**** TASK DATA

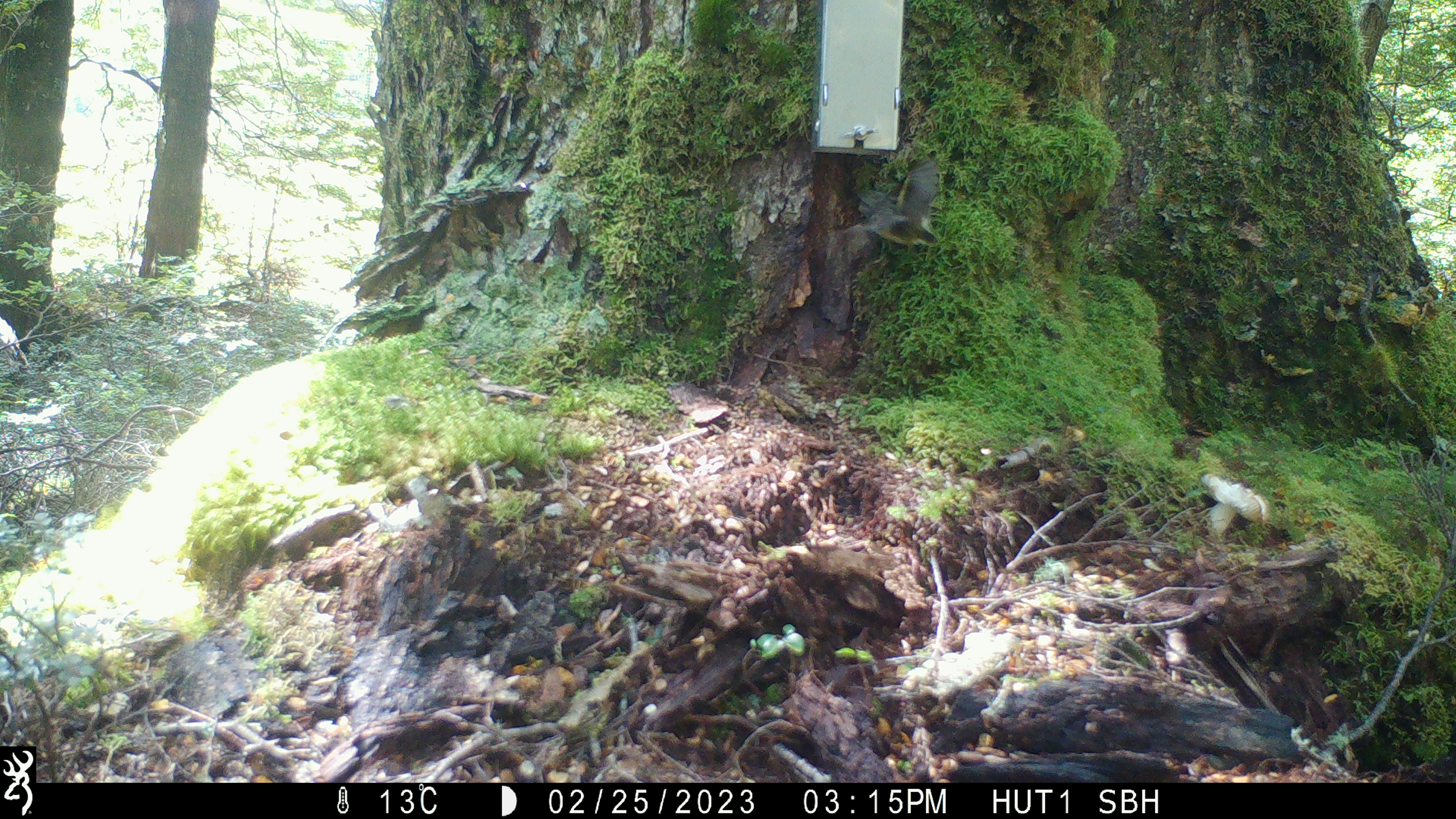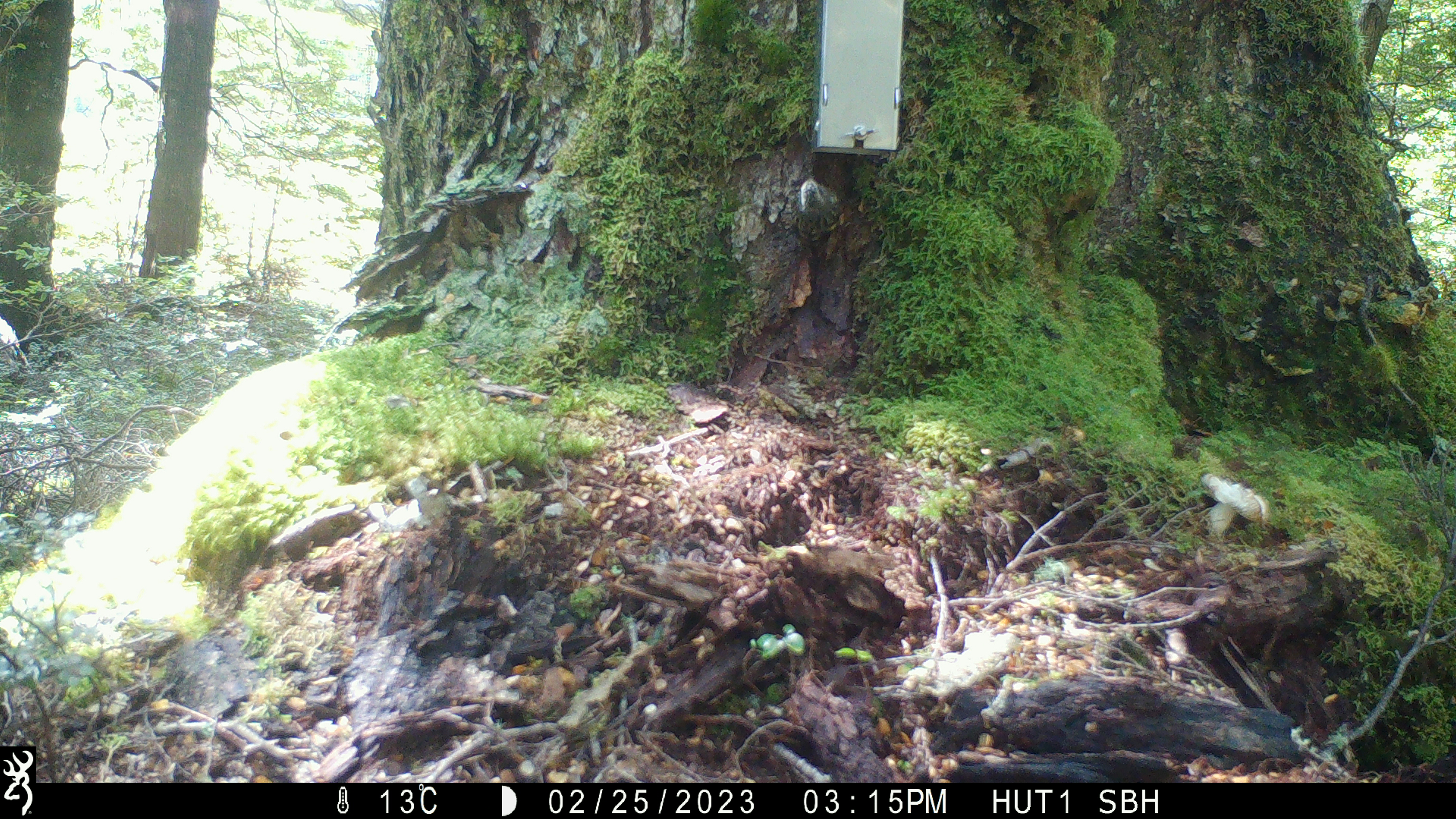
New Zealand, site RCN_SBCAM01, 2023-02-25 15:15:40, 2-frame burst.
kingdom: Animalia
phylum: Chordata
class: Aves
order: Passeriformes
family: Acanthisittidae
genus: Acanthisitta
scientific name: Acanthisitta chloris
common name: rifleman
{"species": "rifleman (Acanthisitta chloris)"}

********
**** TASK DATA

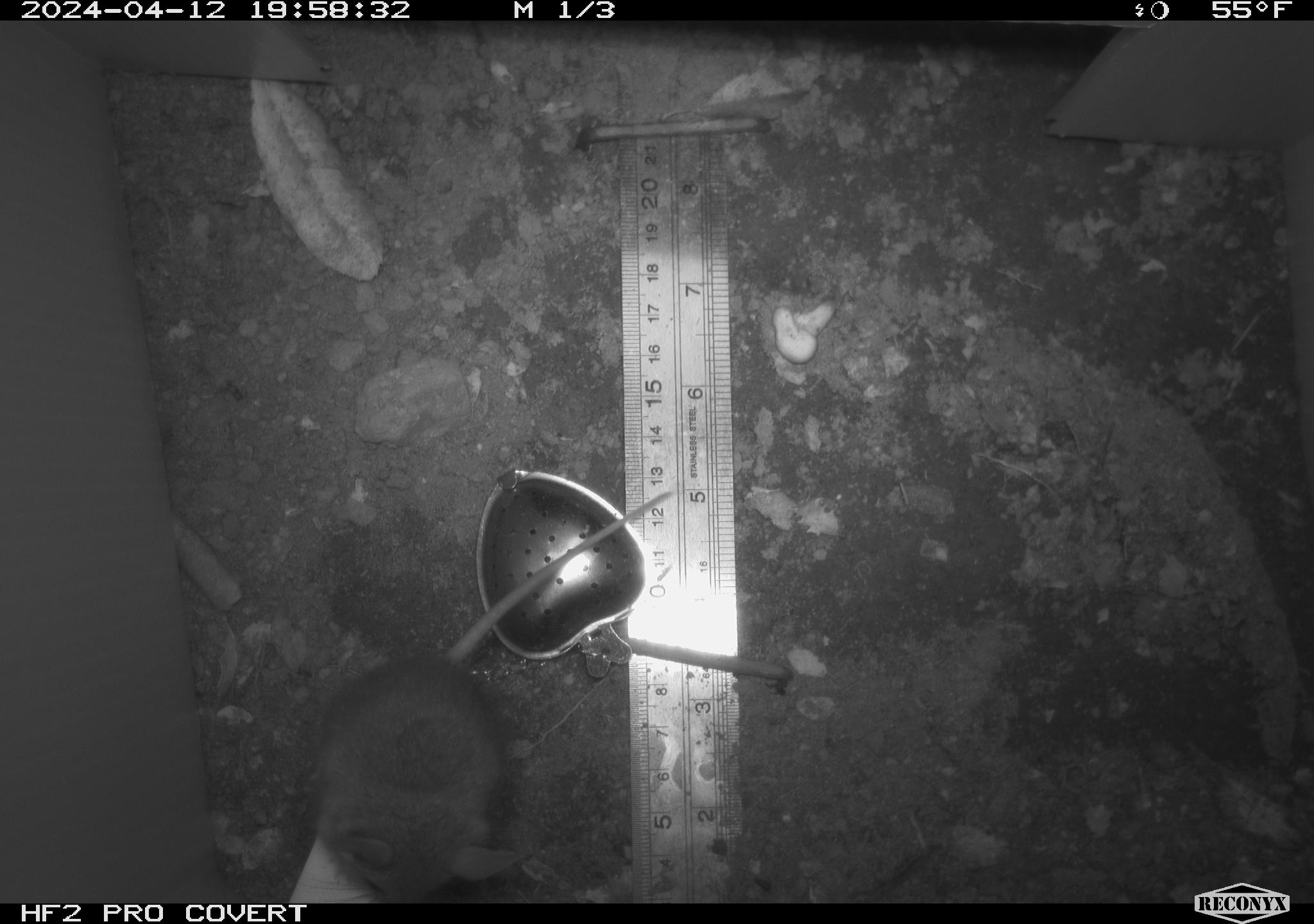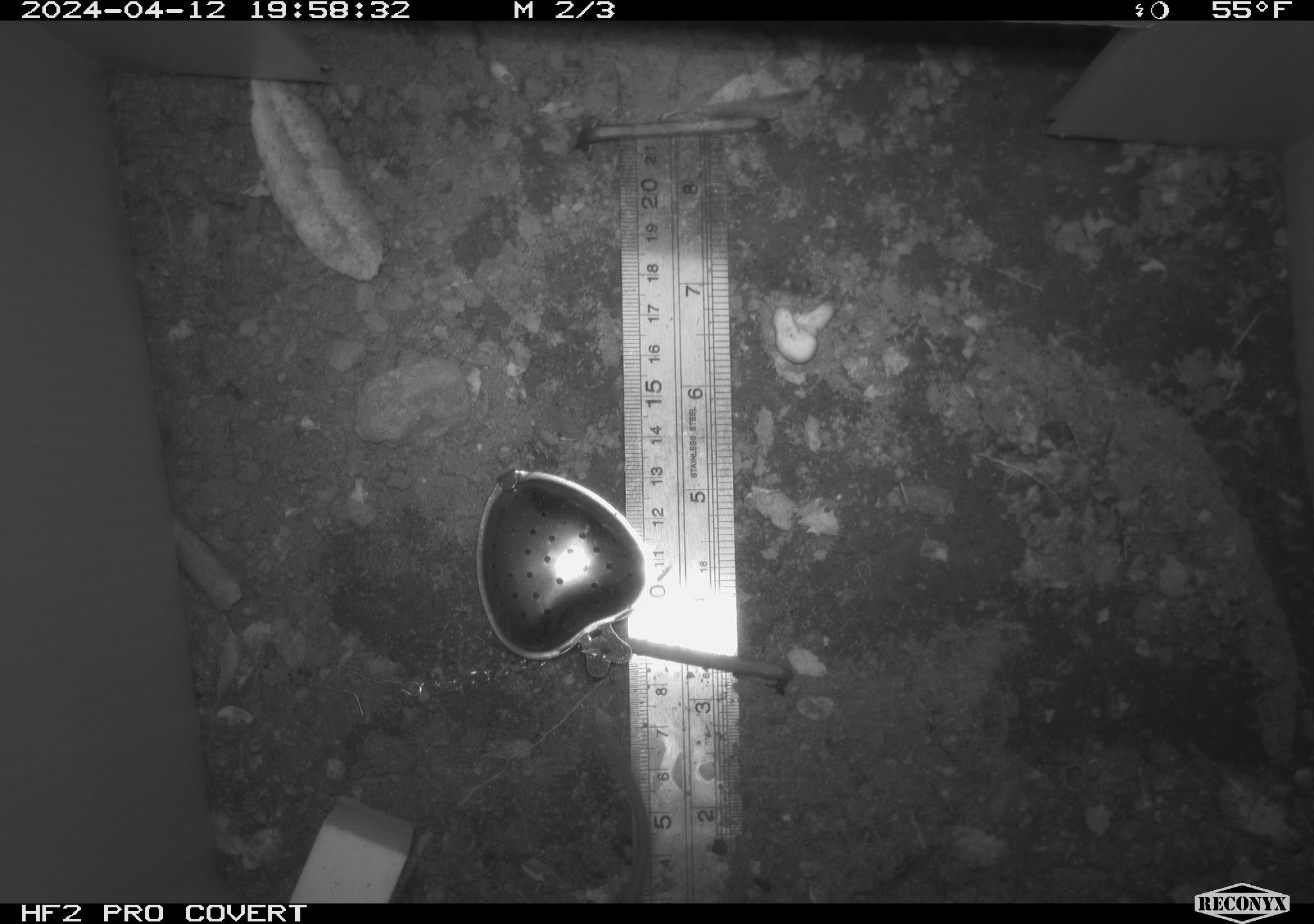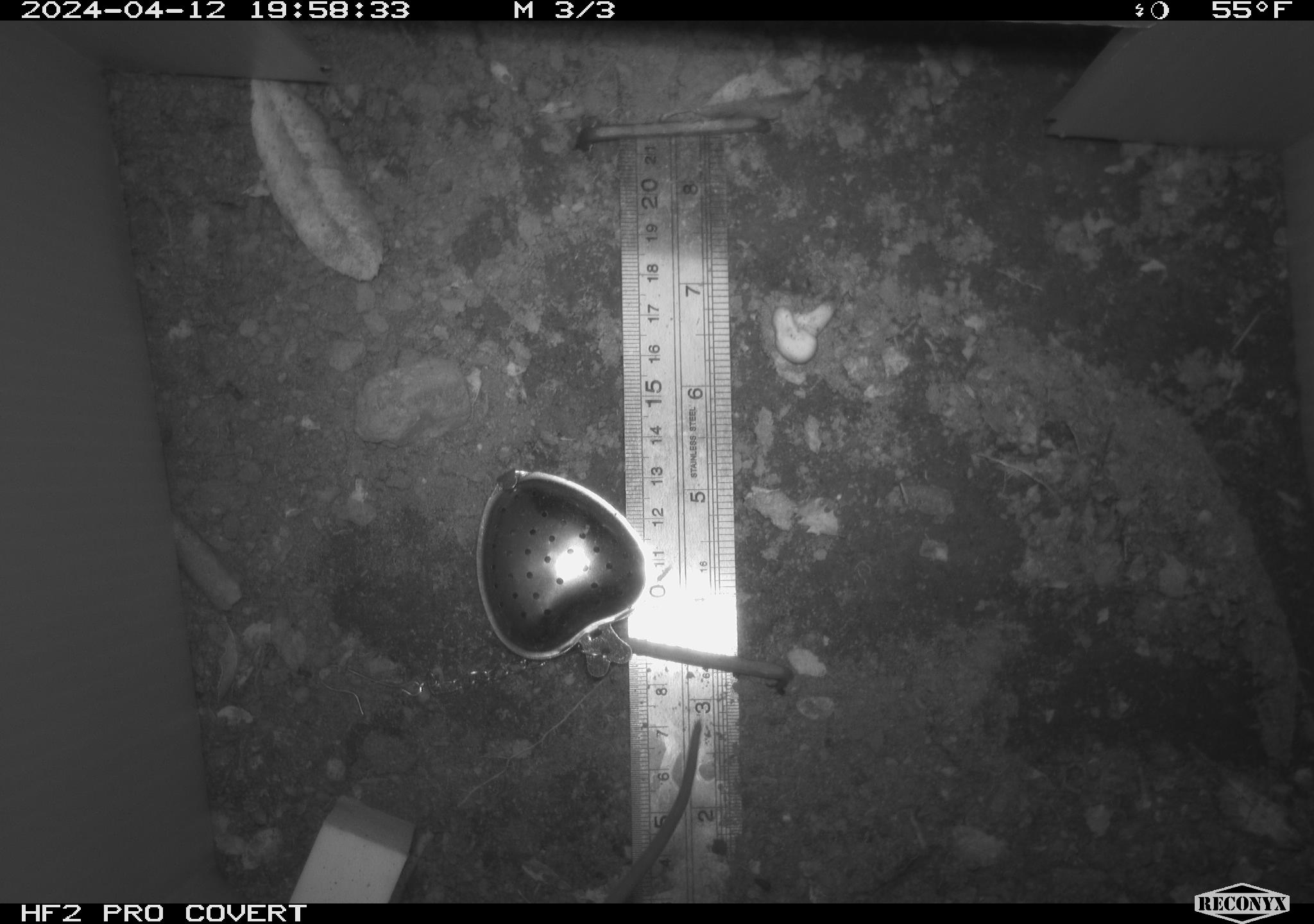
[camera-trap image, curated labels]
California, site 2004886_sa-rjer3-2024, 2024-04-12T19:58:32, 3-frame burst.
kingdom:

********

Copy out whichever lines of the listing contain the word "site".

New Zealand, site RCN_SBCAM01, 2023-02-25 15:15:40, 2-frame burst.
California, site 2004886_sa-rjer3-2024, 2024-04-12T19:58:32, 3-frame burst.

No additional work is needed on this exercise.